Lisp to C conversion
johnl at ima.UUCP
johnl at ima.UUCP
Tue Dec 10 03:07:00 AEST 1985
/* Written 1:57 am Dec 8, 1985 by levy at ttrdc in ima:net.lang.c */
> >Did you ever consider that ALL programs which don't read any input
> >(e.g. a program to calculate the first 1000 digits of pi) would be,
> >theoretically, totally consumed by true "optimizing" compilers?
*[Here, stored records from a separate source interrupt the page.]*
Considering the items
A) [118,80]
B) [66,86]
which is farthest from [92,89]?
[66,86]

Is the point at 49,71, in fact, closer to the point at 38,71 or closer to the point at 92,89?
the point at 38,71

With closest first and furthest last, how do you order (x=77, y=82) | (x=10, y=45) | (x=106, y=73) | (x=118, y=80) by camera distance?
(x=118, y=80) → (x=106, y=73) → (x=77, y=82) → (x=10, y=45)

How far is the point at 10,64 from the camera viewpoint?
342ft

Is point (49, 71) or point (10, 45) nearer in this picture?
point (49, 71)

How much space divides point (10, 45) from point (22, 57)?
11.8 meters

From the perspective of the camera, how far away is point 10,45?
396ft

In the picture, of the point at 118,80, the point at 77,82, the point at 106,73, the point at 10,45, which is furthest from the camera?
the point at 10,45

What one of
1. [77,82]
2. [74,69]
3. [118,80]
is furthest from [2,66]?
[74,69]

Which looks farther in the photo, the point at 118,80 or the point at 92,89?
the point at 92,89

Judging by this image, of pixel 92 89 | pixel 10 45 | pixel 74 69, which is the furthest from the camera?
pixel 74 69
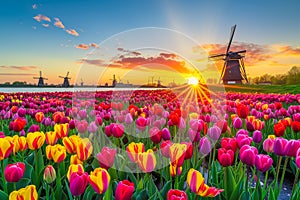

> >That is, you tell the compiler to optimize your pi-calculating program
> >and it spews out "3.14159..."
> That would be a marvel of "artificial intelligence" -- an optimizer that
> can recognize algorithms.
Not at all. It's just aggressive constant folding. It's not hard for a
compiler to tell that some piece of a program has no inputs, and once it's
figured that out, it can compute the result of that piece at compile time
and substitute its result. Compilers for traditional sorts of languages
like Fortran and C generally don't do very much of that because they don't
usually look across routine boundaries, but I've seen great stuff in some
Lisp compilers. Since practically everything in Lisp is a function call, the
only way a compiler can do any good is to look into functions and tell that,
for example, a call to (car foo) can be turned into one or two instructions
that fetch the car part of foo. Lisp compilers do more in-line expansion of
small functions than they do constant folding, because the gain in most Lisp
code is greater, but there's no reason they can't do both.
The upshot of this is that I agree that your typical algorithm would run
faster compiled by a typical C compiler than by a typical Lisp compiler, but
that's because both compilers have serious blind spots in their optimizations,
and C wins because it was designed to be easier to compile.